▸ **TRECHO DO DOCUMENTO**:
+---+

Uma fruta de apelo universal estava entre as mais cobiçadas pelos pequenos corsários de água doce da Beira Rio: A banana.
A fruta, oriunda do sudeste asiático e que árabes, portugueses e espanhóis ajudaram a espalhar pelo mundo, dava com alguma abundância ao longo das margens do rio, compondo partes da mata ciliar. O problema era que ela crescia nos fundos das casas e barracos que margeavam o Alcântara – ou seja, possuíam “dono”. Dura palavra!
E agora, como roubar uma fruta que era de difícil e o pior, barulhenta colheita? Sim, pois além das pencas estarem situadas a considerável altura, se conseguíssemos cortar todo o cacho – subindo numa árvore paralela à bananeira ou mesmo utilizando uma providencial escada – não tínhamos, crianças que éramos, força nos braços para segurar ou aparar aquela imensidão de bananas. E se cortássemos o cacho, ou mesmo a bananeira inteira, e deixássemos a carga simplesmente desabar no chão, o barulho da queda daqueles reservatórios de potássio
sempre despertava os donos.

+---+

Linhas de dados:

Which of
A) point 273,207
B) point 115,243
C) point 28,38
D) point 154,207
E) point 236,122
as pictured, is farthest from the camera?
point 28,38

+---+

▸ **COMPLETE O SEGUINTE**:
#1 Expresse todas as linhas de dados como uma tabela Markdown com as colunas Nº e Linha, numerando cada uma e deixando de fora as linhas em branco.
#2 Escreva a continuação do texto sobre as bananas da Beira Rio, começando logo depois da última frase apresentada.
O texto sobre as bananas da Beira Rio não tem relação com as linhas de dados.

▸ **RESPOSTAS ESPERADAS**:
#1
| Nº | Linha |
|---|---|
| 1 | Which of |
| 2 | A) point 273,207 |
| 3 | B) point 115,243 |
| 4 | C) point 28,38 |
| 5 | D) point 154,207 |
| 6 | E) point 236,122 |
| 7 | as pictured, is farthest from the camera? |
| 8 | point 28,38 |

#2
Desgraça pouca, reza o clichê, é sempre bobagem. Tínhamos alguns agravantes. A casa cujos fundos eram mais ricos em bananas – um verdadeiro bananal – certa altura foi ocupada por moradores novos, desconhecidos. Um casal sem filhos. O valete, viemos a saber depois, era marinheiro.
A descoberta de que a casa mudara de dono deu-se da maneira mais desagradável possível: Ao lado desta casa, dentre ela e outra, ficava um beco, um beco apartadíssimo, claustrofóbico até, e que só permitia mesmo a passagem de crianças. Aquela era nossa rota usual e mais confortável para acessarmos “a beira do rio” de fato, de onde seguíamos pelos fundos das casas catando ferro velho ou vadiando à esmo.
Acontece que ninguém avisara ao marujo de que aquilo era caminho comunitário. O resultado? Por duas vezes, ao tranquilamente passar por ali, fazendo despreocupado barulho nas muitas folhas caídas do bananal – veja, nem íamos roubar bananas, que demoravam para ficar prontas – fomos recepcionados a tiros, tiros de espingarda de chumbinho. Malditas espingardas, onipresentes nos anos oitenta!
Por sorte nunca fomos atingidos – ou o marujo-milico era ruim de tiro, ou atirava para errar, buscando assustar a molecada.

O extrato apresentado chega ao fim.